Looking ahead, this technology’s ability to design and customize synthetic T cells more efficiently also hints at its potential to improve how we create personalized, scalable T-cell therapies for solid tumors, which remain challenging to treat with existing T-cell therapies.
“We require a lot of clever engineering,” Schumacher concluded, “which reinforces my view that immuno-oncology is as much an engineering discipline as it is a biomedical one.”
The Future of tumor immunology and Immunotherapy
The AACR Tumor Immunology and Immunotherapy conference made one thing clear: we are standing on the cusp of a new era in cancer treatment. The complex dance between tumors and the immune system continues to reveal hidden vulnerabilities and new therapeutic opportunities. From leveraging metabolic ecosystems in liver cancer to cracking the intricate T-cell recognition code, these breakthroughs highlight the power of precision science and innovative engineering.
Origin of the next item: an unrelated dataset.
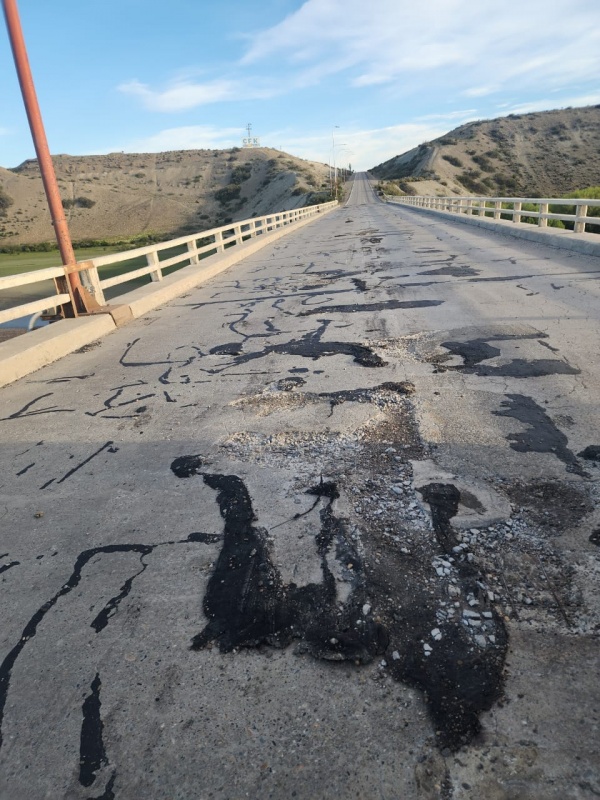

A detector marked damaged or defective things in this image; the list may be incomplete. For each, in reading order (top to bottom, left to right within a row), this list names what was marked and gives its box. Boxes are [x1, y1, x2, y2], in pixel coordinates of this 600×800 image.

cracked road surface [0, 177, 596, 800]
As researchers like Kaech and Schumacher push the boundaries of tumor immunology and immunotherapy, the future holds immense promise. By refining our understanding of the immune system’s role in cancer and harnessing cutting-edge technologies like PAIR-Scan, the field aims to usher in an era of truly personalized medicine.
The journey is far from over, but with each discovery, we edge closer to a future where immunotherapy works for every patient, regardless of their tumor’s tricks.